I'd assume it's because you can just reconfigure to point pgbouncer to redirect ...

scurvy · on Dec 7, 2017

How much effort is required to reconfigure pgbouncer across hundreds of app containers vs moving a single IP? (not using pacemaker/corosync)

majidazimi · on Dec 7, 2017

Zero. Update configuration in a central location. Push an update to configuration manager agent on each node (using a dead simple gossip protocol). The agent wakes up, pulls new configuration, writes it and reloads pgbouncer. Using an aggressive gossip protocol, the whole process shouldn't take more than 5 seconds on a large cluster, let alone couple of nodes.

scurvy · on Dec 7, 2017

That's a fair amount of moving parts. What if one of the agents misses the update and keeps using the old server? What happens during that period of 5 seconds where the hosts are switching? It doesn't sound like an atomic, instant change process.

majidazimi · on Dec 7, 2017

It's gossip. There is no precise gossip protocol.
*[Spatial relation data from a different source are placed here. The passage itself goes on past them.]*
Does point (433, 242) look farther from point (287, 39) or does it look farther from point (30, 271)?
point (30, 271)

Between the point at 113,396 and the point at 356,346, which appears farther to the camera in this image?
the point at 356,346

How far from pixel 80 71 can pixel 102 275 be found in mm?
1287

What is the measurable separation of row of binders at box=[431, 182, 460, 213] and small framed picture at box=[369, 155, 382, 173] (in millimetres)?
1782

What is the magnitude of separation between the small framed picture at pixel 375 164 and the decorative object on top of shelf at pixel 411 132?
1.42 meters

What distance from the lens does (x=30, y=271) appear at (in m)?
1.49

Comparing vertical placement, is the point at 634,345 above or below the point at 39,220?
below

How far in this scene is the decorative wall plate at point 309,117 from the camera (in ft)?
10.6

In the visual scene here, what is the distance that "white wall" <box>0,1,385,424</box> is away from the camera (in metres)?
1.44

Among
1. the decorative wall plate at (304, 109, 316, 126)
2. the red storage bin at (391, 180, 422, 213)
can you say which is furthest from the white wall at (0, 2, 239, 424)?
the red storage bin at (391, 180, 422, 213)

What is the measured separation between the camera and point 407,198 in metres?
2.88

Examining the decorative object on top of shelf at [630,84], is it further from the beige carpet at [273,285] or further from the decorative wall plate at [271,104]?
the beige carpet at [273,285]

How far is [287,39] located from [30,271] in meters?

I've just mentioned one approach. It's not difficult to modify it such that each node gets one message multiple times, to ensure everyone will see the changes. Centrally configuration management systems like Zookeeper/etcd,... will also suffer from the same problem: message propagation takes time. Even with floating IP, a couple of requests may fail until routing tables converge. So there is no atomic configuration switch in either case anyway. The argument was if floating IP is easier than pure software approach to deploy, which is not the case. both of them are equally challenging. One of them requires experienced network engineers, the other one requires experienced distributed system designer. In case of failure the effort to switch from failed node is zero in both approaches.